Sometimes I get pretty annoyed by UX of various software I use. In this post I gathered few examples of things that would benefit from some more thoughtful UX approach (AKA “UX fails”).
P.S. I named this post “Part 1” as I imagine I will have few more rants in the future! 🙂
Mind the Keyboard!
To close a popup window using mouse / touchpad you need to:
- locate the X icon (sometimes not so obvious)
- move your mouse pointer there (usually far away in the corner)
- click!
What is faster? Keyboard is faster! You hit ESC and voila! – popup closed.
Unfortunately some tools still don’t do it right. For example craft.io still forces me to do the mouse dance which is pretty annoying. On the other hand, trello.com understands this simple pattern and allows to close all popups with ESC. Good job, Trello!
I Can’t See You!

** Recorded information **
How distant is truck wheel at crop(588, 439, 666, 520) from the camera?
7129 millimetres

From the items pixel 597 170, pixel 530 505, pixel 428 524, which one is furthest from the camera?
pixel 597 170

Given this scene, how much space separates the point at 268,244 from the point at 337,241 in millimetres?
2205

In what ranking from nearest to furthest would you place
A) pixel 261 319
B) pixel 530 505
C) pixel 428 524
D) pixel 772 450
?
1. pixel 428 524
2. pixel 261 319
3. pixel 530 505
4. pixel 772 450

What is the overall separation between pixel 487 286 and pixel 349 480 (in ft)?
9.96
---
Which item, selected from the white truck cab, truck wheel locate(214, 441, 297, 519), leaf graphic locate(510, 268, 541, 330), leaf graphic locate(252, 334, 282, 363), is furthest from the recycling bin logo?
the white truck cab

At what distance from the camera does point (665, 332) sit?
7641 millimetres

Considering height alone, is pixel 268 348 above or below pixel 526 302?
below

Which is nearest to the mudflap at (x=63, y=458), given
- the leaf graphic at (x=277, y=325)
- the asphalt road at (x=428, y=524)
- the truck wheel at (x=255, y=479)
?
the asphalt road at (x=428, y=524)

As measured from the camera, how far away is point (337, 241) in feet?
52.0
---
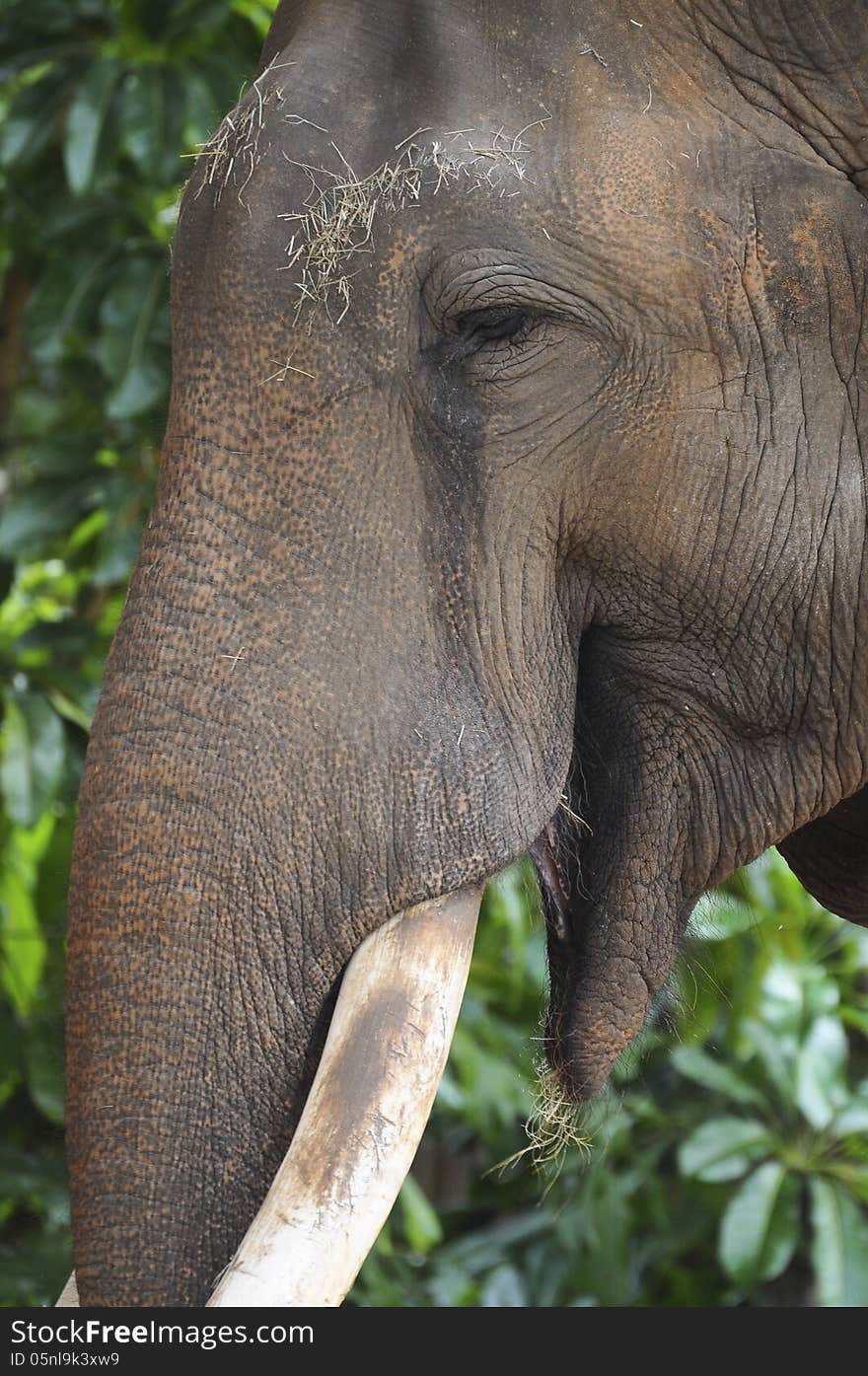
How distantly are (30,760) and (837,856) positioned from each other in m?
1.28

** What to work on **
A) Work out how many lines of the records contain the string "below", treating uppercase and lowercase as different, and give only that number.
B) Continue the blog post on software UX annoyances from the point where it stops.
The blog post on software UX annoyances and the records are unrelated pieces of material.

** Answers for this exercise **
A) 2

B)
Take a look at the following image
In craft.io at some point I need to assign an item to a bigger container (epic, sprint or whatever). What you see above is the list of containers I should choose from. In my case they have names like “Partner Onboarding 0.1” and “Partner Onboarding 0.2” (because this is what makes sense in my case). What a pity I can’t see the names and have to perform some additional clicks to make sure I assign the item to the right container. And no, even zooming out (CTRL + -) doesn’t help – the rest of the names remain invisible. What a UX fail!
Sort or Remove? Which One is Used More Frequently?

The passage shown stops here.